Support for reading multiple symbols with a single query #814

Saturnix · 2019-09-06T11:30:59Z

Arctic Version

Latest

Arctic Store

# VersionStore

Description of problem and/or code sample that reproduces the issue

Pulling many different symbols (300 and more) in a loop is slow (can take several seconds).

dfs = []
for i in mylist:
	dfs.append(library.read(i))

Especially if this is from a remote mongodb instance. I suppose this is because for each .read() a separate query is made?

My solution is to store the dataframes concatenated:

con = pd.concat(my_dfs, keys=mylist)
library.write("con",  con)
con = library.read("con").data
dfs = []
for i in mylist:
	dfs.append(con.loc[i].copy())

Is there any way to do this, without any performance hit against my solution above?

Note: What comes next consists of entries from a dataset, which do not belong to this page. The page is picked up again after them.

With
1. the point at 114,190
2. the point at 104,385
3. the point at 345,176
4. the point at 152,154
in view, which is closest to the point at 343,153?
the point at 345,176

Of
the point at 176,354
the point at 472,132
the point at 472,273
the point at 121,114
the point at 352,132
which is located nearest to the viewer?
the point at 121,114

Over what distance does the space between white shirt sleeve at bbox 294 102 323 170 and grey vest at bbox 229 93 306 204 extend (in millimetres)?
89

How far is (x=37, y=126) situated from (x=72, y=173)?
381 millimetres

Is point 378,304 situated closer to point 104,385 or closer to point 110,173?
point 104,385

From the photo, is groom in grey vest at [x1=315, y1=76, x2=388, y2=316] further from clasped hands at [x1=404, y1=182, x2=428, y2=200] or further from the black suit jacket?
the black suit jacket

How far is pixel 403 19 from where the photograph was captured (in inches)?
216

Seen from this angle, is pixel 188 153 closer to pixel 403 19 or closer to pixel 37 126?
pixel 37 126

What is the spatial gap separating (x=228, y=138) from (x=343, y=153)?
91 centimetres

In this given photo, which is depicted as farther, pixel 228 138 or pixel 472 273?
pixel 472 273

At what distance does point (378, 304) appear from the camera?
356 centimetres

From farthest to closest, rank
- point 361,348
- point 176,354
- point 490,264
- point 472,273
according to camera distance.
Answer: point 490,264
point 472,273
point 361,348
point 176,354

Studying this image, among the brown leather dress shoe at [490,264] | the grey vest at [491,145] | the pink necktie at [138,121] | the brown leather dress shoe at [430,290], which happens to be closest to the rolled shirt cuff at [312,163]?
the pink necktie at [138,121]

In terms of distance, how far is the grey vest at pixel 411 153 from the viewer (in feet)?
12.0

df1, df2, df3 = library.read(["df1", "df2", "df3"])

The text was updated successfully, but these errors were encountered:

bmoscon · 2019-09-06T12:08:16Z

Parallel reads would work great. A process pool or threadpool should help a lot this this many symbols

Saturnix · 2019-09-06T13:23:06Z

Thanks for your reply! I've made some tests. Changed my code to:

from multiprocessing.pool import ThreadPool
p = ThreadPool(300)

def write(_i, _df, _lib):
    _lib.write(str(_i), _df)


arr = []
for i in range(len(mylist)):
    arr.append((i, mylist[i], lib))

pool_output = p.starmap(write, arr)

def read(_i, _lib):
    return _lib.read(str(_i)).data


arr = []
for i in range(len(mylist)):
    arr.append((i, lib))

pool_output = p.starmap(read, arr)

Here are the results, where localhost is a local instange of MongoDB and remote is a MongoDB cluster hosted on Atlas with the free tier.

Concat and singledfs are the 2 solutions in my first post. Threaded is the solution in this post.

localhost
writing threaded: 1.605351
reading threaded: 0.712160
preparing aggregation: 1.238278

writing singledfs: 1.963724
reading singledfs: 0.809319
preparing aggregation: 1.176273

writing concatenated: 3.038349
reading concatenated: 1.831411
preparing aggregation: 1.855426


Remote threaded
writing threaded: 21.979554
reading threaded: 3.176056
preparing aggregation: 0.698157

Remote singledfs
writing singledfs: 15.967014
reading singledfs: 4.898361
preparing aggregation: 0.692155

Remote concat
writing concatenated: 1.685871
reading concatenated: 1.240596
preparing aggregation: 1.031221

The performance boost of local threaded read against others makes me think I don't see the same results with the remote instance because it's the free-tier, rather than other reasons (network overhead and similar). Hopefully I'll get better results with the paid one. Will update if I decide to go this route.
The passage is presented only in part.